France stands out among advanced economies for the size and scope of its welfare state. Public pensions and healthcare are central to the French economic model and have long shaped both fiscal outcomes and political expectations. While this system has provided extensive social protection, it has also required high public spending and budget deficits. These pressures intensified following the Global Financial Crisis and again during the COVID-19 pandemic, leaving France with elevated levels of government debt.
Demographic trends are now amplifying these fiscal challenges. France is experiencing rapid population aging as larger cohorts move into retirement, while the growth of the working-age population has not been sufficient. This dynamic is placing increasing strain on the pension system and raising questions about its long-run sustainability. Attempts to address these pressures through pension reform have proven politically difficult. Most notably, efforts in 2023 to raise the retirement age triggered widespread protests, ultimately limiting the scope of reform. As age-related fiscal pressures rise and political constraints remain, France faces growing difficulty in managing its fiscal trajectory in response to demographic aging.
To determine the predictive accuracy of each model, a robustness test was conducted. All models were trained exclusively on data through 2013, and then tasked with forecasting French government debt levels from 2014 to 2023 using the actual demographic changes that occurred during those years. These predictions were then compared to the actual 2023 debt level.
The results indicate meaningful differences in out-of-sample performance across model specifications. Models trained on data beginning in 1990 generally outperform those trained starting in 2004, with the 1990 Global Sample producing the lowest forecast error, followed by the 1990 OECD Member and Old Economies models. In contrast, several 2004-based models substantially overpredict France’s 2023 debt level. This pattern likely reflects the influence of crisis-era behavior within the 2004 based training samples. Models estimated over periods where a significant portion of the sample includes the Global Financial Crisis appear to overweight short-run crisis responses, leading to inflated long-run debt projections. By contrast, models trained on longer historical samples are better able to capture French debt dynamics outside of crisis conditions. As a result, the stronger performance of the 1990-based models provides greater credibility for long-run forecasting.

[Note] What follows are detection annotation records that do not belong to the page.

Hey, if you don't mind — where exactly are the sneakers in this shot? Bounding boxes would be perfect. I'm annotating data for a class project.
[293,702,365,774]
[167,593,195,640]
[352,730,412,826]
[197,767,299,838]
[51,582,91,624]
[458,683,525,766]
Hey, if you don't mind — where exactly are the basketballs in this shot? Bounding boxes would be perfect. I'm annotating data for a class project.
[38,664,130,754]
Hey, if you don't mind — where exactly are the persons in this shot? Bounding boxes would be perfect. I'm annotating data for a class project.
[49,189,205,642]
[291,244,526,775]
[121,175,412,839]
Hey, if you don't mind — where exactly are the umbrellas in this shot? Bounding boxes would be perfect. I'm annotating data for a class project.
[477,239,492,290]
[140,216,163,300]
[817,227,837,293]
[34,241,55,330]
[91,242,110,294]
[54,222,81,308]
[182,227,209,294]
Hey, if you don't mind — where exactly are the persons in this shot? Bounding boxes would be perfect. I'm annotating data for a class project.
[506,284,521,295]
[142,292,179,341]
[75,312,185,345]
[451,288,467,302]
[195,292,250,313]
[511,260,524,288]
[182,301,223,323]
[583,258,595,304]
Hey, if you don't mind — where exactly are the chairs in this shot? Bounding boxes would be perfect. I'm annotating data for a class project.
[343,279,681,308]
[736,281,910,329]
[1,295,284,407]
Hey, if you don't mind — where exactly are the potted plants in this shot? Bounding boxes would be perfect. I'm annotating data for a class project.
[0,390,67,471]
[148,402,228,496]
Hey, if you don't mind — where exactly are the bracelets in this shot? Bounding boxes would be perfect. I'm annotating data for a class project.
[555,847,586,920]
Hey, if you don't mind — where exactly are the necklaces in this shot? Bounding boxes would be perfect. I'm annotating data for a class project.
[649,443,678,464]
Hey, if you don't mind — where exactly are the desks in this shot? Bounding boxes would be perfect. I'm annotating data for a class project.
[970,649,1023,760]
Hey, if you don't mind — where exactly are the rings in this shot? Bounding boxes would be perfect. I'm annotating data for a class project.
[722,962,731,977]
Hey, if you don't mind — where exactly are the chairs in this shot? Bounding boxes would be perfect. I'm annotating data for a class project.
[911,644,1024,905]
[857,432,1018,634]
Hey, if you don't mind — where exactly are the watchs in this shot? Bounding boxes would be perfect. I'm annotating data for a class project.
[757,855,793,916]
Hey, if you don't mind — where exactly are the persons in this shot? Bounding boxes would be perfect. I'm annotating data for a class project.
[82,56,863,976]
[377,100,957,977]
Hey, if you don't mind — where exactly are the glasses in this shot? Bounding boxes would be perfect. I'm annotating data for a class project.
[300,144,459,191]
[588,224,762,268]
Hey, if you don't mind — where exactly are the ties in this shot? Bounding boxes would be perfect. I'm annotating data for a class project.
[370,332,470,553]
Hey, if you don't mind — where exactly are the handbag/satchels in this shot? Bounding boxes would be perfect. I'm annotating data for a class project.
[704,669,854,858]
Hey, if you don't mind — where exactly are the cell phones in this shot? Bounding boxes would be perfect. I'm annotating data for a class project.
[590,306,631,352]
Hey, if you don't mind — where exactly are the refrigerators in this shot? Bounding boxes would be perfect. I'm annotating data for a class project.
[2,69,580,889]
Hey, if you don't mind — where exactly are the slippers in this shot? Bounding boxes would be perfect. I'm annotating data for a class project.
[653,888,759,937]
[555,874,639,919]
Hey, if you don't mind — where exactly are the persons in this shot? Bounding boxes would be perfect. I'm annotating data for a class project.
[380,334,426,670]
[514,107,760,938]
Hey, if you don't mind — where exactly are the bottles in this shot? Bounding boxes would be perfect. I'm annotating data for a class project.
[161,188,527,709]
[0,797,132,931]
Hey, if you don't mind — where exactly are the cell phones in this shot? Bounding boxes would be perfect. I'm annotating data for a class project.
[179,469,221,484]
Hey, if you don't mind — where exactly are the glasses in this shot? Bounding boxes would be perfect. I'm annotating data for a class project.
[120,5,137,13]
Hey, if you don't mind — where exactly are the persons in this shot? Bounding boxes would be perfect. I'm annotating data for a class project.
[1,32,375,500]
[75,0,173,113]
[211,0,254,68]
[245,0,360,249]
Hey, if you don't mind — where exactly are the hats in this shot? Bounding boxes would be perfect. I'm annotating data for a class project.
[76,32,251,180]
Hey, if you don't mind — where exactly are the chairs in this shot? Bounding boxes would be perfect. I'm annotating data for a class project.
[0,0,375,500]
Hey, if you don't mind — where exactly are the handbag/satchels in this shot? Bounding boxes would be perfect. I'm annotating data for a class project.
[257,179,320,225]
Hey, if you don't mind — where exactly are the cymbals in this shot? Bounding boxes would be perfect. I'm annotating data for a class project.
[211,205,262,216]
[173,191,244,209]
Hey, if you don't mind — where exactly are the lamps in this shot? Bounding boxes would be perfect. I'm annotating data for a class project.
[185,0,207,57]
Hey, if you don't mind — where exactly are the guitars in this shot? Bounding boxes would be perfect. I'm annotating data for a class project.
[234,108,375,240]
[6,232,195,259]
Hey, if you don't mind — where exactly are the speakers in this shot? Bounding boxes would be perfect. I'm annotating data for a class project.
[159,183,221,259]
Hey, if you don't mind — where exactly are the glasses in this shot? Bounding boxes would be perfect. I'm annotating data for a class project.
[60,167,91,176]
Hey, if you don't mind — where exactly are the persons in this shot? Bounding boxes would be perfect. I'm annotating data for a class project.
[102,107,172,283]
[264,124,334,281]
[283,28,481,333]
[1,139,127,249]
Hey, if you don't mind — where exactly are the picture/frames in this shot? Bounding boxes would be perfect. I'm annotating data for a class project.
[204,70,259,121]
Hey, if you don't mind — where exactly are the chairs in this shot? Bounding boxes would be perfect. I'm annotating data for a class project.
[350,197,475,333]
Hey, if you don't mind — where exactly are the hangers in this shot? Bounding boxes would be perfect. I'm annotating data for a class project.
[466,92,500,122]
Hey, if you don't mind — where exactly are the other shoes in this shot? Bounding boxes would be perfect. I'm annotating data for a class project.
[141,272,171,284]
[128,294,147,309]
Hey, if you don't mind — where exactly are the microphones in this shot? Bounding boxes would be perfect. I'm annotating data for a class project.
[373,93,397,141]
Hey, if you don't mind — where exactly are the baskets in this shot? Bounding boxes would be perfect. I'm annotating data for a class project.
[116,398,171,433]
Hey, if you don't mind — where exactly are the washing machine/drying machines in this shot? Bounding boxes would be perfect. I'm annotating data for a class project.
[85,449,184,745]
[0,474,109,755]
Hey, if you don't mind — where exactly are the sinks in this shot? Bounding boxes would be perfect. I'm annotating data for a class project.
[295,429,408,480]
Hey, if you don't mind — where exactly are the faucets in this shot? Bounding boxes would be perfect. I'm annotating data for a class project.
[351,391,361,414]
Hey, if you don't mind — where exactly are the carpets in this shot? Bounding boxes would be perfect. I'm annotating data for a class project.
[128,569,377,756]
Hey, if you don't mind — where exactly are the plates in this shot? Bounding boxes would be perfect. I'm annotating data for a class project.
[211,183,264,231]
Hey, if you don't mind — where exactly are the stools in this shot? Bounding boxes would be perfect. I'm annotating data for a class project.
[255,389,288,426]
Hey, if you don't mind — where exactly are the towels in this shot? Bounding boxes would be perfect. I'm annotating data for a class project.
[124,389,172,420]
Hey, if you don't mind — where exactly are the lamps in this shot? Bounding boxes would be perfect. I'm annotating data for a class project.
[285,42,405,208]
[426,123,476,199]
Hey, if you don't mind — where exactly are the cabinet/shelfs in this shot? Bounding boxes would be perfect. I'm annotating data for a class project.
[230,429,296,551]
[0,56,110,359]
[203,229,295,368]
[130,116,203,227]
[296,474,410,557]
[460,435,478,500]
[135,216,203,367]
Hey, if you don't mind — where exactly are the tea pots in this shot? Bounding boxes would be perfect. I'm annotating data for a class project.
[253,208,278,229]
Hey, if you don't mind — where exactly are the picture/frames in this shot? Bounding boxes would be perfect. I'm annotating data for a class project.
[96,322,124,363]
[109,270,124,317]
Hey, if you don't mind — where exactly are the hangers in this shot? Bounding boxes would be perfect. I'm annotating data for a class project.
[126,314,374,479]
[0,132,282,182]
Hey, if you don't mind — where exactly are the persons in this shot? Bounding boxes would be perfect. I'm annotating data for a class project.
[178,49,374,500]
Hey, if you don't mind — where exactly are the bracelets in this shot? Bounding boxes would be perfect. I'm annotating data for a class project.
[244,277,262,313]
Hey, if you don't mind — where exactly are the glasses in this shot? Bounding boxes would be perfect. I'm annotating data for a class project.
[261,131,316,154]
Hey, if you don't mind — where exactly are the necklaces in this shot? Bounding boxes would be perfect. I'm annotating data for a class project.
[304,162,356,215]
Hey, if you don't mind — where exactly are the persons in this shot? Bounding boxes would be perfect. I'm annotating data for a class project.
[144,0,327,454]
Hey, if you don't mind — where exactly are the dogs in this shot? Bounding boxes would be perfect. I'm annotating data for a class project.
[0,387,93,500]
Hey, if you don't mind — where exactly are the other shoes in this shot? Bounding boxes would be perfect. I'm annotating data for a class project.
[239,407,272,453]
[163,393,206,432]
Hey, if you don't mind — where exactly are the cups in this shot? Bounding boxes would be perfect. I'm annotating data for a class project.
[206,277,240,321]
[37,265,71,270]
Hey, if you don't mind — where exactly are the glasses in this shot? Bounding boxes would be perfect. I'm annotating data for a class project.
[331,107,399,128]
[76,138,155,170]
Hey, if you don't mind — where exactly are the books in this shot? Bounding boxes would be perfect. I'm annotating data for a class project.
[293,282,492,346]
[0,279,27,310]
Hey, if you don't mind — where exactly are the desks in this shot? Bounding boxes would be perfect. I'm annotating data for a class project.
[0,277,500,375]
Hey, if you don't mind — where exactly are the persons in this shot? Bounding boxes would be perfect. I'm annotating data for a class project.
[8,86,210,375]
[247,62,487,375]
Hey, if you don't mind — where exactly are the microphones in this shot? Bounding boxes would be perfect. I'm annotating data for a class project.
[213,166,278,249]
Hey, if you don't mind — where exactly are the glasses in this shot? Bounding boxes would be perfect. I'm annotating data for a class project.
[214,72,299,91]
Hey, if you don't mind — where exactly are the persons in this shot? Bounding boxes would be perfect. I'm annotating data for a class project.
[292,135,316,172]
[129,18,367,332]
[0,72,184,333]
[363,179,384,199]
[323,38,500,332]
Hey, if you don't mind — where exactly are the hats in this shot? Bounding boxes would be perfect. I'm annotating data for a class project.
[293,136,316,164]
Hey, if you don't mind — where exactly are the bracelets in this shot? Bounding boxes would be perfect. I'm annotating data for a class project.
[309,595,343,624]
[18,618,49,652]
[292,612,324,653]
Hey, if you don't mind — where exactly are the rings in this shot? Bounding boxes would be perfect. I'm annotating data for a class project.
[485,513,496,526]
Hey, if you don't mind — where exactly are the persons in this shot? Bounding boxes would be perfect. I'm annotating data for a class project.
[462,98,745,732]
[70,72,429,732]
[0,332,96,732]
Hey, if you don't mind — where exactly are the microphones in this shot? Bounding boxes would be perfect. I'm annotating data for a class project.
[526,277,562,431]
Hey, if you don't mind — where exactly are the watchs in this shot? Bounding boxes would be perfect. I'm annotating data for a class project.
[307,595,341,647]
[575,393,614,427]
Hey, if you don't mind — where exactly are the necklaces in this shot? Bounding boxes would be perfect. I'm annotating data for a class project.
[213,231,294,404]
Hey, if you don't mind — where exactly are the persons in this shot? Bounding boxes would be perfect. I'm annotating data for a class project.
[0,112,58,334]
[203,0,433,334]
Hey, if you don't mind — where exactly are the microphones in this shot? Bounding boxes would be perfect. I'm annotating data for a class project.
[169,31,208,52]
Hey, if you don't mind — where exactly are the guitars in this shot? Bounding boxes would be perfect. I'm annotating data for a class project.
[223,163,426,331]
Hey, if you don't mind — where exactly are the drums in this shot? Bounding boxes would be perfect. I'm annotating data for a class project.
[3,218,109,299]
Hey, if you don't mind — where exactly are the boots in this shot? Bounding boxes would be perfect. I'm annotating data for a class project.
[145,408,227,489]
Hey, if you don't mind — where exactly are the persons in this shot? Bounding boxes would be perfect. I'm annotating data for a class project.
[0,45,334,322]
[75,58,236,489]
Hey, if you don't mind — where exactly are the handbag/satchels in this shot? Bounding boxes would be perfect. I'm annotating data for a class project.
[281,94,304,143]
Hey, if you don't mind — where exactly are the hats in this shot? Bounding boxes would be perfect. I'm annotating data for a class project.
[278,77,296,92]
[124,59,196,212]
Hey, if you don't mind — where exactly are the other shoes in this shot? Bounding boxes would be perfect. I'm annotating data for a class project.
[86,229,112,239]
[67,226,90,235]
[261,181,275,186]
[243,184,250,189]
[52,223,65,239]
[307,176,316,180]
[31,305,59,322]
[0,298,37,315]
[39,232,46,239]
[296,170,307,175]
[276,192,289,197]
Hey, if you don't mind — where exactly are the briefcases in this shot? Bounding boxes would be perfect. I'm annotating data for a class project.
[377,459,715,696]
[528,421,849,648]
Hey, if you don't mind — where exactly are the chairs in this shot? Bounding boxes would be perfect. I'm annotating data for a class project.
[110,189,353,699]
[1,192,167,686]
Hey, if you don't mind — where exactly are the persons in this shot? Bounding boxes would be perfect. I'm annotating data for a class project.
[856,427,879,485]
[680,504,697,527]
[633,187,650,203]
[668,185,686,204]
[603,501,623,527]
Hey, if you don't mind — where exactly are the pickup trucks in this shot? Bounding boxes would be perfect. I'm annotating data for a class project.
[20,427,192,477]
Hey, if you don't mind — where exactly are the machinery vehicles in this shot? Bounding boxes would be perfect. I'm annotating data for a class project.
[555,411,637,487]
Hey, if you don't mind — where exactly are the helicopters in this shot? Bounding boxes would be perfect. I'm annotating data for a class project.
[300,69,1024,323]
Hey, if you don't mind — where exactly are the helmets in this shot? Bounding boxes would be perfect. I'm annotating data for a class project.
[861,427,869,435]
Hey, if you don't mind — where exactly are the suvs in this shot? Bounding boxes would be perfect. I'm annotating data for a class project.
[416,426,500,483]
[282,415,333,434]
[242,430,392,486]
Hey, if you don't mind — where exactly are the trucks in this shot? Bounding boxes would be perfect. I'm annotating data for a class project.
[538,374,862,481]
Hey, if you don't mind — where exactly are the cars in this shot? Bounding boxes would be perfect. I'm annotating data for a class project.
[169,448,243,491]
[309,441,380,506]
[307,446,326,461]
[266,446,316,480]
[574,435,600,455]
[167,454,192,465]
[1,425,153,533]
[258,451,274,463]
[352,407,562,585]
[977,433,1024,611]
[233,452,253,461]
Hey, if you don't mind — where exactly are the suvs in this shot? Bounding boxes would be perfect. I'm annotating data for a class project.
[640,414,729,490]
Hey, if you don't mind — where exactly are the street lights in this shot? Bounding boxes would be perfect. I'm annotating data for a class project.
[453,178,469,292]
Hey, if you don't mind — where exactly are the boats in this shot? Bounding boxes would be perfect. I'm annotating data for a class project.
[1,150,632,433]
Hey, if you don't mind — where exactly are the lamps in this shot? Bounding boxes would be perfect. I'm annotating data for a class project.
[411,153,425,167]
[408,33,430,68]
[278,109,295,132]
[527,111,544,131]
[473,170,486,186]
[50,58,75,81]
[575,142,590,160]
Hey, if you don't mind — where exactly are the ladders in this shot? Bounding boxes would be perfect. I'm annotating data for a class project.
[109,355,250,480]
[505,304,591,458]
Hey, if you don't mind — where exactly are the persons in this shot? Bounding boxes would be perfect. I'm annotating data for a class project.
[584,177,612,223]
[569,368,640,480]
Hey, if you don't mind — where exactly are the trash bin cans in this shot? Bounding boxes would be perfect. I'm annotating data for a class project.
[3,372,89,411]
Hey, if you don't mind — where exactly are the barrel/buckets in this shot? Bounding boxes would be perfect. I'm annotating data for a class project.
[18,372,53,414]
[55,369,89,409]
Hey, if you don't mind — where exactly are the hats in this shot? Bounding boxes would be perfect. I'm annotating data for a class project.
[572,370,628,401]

French public debt is projected to rise significantly over the coming decades across all model specifications, reflecting the growing fiscal pressures of its aging population. The consistency of this pattern across models suggests that demographic structure, rather than short-term shocks, is the primary driver of France’s long-run debt dynamics. Unlike some advanced economies, France enters this period with a large and deeply entrenched welfare state, particularly within its extensive pension system. The forecasts therefore highlight the difficulty of stabilizing public debt in an environment where effective fiscal policy is politically difficult. As a result, even moderate demographic aging translates into sustained fiscal pressure.
These projections assume the absence of future shocks comparable to a major financial crisis, pandemic, or large-scale conflict. Additional shocks would likely accelerate debt accumulation given France’s already elevated baseline debt levels. However, the forecasts also assume no major pension reform, so meaningful reform would likely reduce the rate of debt accumulation. Taken together, the forecasts suggest that France faces a persistent erosion of fiscal space, with long-term debt sustainability increasingly shaped by the interaction between demographic trends and political forces.